That’s the conclusion of the first-of-its-kind report from the National Native Scholarship Providers (NNSP), a collection of the four largest Native American scholarship organizations: the American Indian College Fund, the Cobell Scholarship, the American Indian Science and Engineering Society (AISES), and Native Forward Scholars Fund.

The report, National Study on College Affordability for Indigenous Students, is a collection of qualitative and quantitative data from 2,789 current and former NNSP scholarship recipients, representing 172 Tribal Nations, who enrolled at any postsecondary institution. NNSP leaders believe it is likely the largest data set on Indigenous students in existence.

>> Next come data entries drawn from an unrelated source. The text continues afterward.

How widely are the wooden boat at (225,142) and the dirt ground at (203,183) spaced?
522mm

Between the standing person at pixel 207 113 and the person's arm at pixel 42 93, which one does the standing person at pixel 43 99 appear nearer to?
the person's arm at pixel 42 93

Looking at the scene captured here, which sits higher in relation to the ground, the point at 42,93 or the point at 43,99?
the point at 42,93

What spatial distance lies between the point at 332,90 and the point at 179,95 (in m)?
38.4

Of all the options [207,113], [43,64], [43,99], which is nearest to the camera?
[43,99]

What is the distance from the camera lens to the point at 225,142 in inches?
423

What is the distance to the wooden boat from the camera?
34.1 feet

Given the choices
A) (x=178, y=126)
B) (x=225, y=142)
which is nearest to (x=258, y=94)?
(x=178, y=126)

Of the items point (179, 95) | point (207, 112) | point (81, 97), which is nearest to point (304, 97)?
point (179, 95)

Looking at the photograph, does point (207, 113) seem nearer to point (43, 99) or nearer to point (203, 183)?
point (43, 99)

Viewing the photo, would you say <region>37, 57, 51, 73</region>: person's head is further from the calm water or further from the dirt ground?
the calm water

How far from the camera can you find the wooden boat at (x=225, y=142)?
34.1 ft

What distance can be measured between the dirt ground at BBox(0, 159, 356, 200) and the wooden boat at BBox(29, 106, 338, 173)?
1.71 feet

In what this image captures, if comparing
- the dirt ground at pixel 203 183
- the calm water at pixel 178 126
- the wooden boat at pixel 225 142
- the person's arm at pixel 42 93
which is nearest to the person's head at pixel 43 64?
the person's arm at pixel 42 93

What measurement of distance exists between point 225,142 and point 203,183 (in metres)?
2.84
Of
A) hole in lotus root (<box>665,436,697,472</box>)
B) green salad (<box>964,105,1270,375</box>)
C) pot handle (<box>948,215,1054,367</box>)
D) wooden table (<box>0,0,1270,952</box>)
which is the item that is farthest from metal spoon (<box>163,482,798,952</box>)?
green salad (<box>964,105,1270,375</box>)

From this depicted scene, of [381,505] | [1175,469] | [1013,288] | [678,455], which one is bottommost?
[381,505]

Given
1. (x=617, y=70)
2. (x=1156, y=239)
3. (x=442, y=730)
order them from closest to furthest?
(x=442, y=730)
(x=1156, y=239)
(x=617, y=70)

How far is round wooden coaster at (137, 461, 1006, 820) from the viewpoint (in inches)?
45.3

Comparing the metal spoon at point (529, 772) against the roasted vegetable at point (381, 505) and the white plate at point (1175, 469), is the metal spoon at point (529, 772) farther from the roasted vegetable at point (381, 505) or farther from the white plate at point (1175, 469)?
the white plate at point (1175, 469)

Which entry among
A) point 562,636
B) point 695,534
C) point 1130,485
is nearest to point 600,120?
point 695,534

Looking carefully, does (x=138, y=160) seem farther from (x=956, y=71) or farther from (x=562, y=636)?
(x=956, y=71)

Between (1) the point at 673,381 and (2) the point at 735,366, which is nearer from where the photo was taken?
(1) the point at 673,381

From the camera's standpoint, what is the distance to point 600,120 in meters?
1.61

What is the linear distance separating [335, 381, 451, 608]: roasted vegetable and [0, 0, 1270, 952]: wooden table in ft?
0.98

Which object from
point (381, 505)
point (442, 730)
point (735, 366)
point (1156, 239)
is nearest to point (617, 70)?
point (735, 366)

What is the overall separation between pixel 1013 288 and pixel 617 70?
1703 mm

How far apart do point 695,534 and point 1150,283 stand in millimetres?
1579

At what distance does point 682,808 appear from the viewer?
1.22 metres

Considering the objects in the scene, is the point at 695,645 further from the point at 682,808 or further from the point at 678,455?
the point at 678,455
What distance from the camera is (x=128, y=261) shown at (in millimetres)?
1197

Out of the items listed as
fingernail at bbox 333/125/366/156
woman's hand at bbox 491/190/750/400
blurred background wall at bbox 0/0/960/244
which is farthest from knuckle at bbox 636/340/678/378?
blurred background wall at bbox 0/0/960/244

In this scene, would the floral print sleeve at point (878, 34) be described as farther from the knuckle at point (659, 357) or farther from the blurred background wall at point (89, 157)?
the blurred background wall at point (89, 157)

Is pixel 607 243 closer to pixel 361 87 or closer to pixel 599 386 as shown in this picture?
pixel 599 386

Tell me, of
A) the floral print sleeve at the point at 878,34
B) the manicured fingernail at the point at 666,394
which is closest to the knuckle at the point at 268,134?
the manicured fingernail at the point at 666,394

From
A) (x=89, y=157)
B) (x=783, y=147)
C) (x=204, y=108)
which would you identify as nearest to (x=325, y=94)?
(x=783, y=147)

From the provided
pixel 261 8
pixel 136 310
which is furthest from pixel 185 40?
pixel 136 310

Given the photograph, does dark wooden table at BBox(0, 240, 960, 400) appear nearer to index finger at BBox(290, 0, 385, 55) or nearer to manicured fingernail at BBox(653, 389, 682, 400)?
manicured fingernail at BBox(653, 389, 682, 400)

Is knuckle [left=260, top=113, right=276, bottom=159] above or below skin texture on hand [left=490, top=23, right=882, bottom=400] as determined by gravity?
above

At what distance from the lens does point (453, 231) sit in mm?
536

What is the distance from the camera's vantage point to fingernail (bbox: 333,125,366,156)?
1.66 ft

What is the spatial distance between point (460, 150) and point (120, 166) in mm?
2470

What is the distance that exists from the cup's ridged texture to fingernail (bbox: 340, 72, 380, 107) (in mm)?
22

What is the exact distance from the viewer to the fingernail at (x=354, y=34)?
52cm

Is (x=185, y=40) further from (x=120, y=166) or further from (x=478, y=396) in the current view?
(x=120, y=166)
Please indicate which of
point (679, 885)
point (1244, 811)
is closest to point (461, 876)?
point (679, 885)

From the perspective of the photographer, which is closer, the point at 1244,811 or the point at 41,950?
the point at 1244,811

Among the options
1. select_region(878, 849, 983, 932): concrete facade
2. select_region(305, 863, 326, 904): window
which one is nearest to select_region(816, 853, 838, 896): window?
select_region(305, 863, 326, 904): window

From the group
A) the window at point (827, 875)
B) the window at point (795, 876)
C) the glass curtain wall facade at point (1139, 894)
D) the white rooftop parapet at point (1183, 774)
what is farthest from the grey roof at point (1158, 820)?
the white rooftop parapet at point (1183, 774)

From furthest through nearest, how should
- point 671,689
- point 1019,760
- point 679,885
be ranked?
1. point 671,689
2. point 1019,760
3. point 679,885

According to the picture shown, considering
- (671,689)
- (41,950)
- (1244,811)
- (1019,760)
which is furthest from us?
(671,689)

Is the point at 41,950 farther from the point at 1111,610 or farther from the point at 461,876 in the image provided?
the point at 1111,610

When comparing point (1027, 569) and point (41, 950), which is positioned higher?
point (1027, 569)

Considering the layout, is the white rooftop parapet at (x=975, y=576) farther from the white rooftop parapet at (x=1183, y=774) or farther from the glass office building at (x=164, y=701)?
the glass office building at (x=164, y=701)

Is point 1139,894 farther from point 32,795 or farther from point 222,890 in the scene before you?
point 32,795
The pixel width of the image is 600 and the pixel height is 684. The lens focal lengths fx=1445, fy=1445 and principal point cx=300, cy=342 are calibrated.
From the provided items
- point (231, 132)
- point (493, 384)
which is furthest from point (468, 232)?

“This may be the first time campus administrators have had Indigenous-centric information on college affordability variables from which to inform their financial aid practices,” said Dr. John Garland, director of research and student success at the Cobell Scholarship. “I think there are specific data points in this study that may be somewhat surprising to campus administrators, especially when it comes to how scholars are perceiving their campus-based fees and the negative effect fees are having on Indigenous students.”

According to data published by the National Center for Education Statistics in 2021, only 36.2% of Native American students entering four-year colleges and universities in 2014 were able to complete their degrees in six years, compared to 60.1% of all other students.

The report found that financial struggles can start as soon as freshman year for Indigenous students. The majority of current scholarship recipients reported their household income as less than $35,000 a year, and over half of all respondents indicated they could not save money before enrolling in college. Seventy-two percent of current scholarship recipients reported they ran out of money at some point within the last six months.

“That means you have food insecurity, housing insecurity — you have to make a really challenging decision about what to pay for,” said Dr. Cheryl Crazy Bull, president and CEO of The American Indian College Fund. “So many of our students also contribute to their family’s income — basically, students that don’t have their various basic needs met, it impacts not just them but their dependents and family.”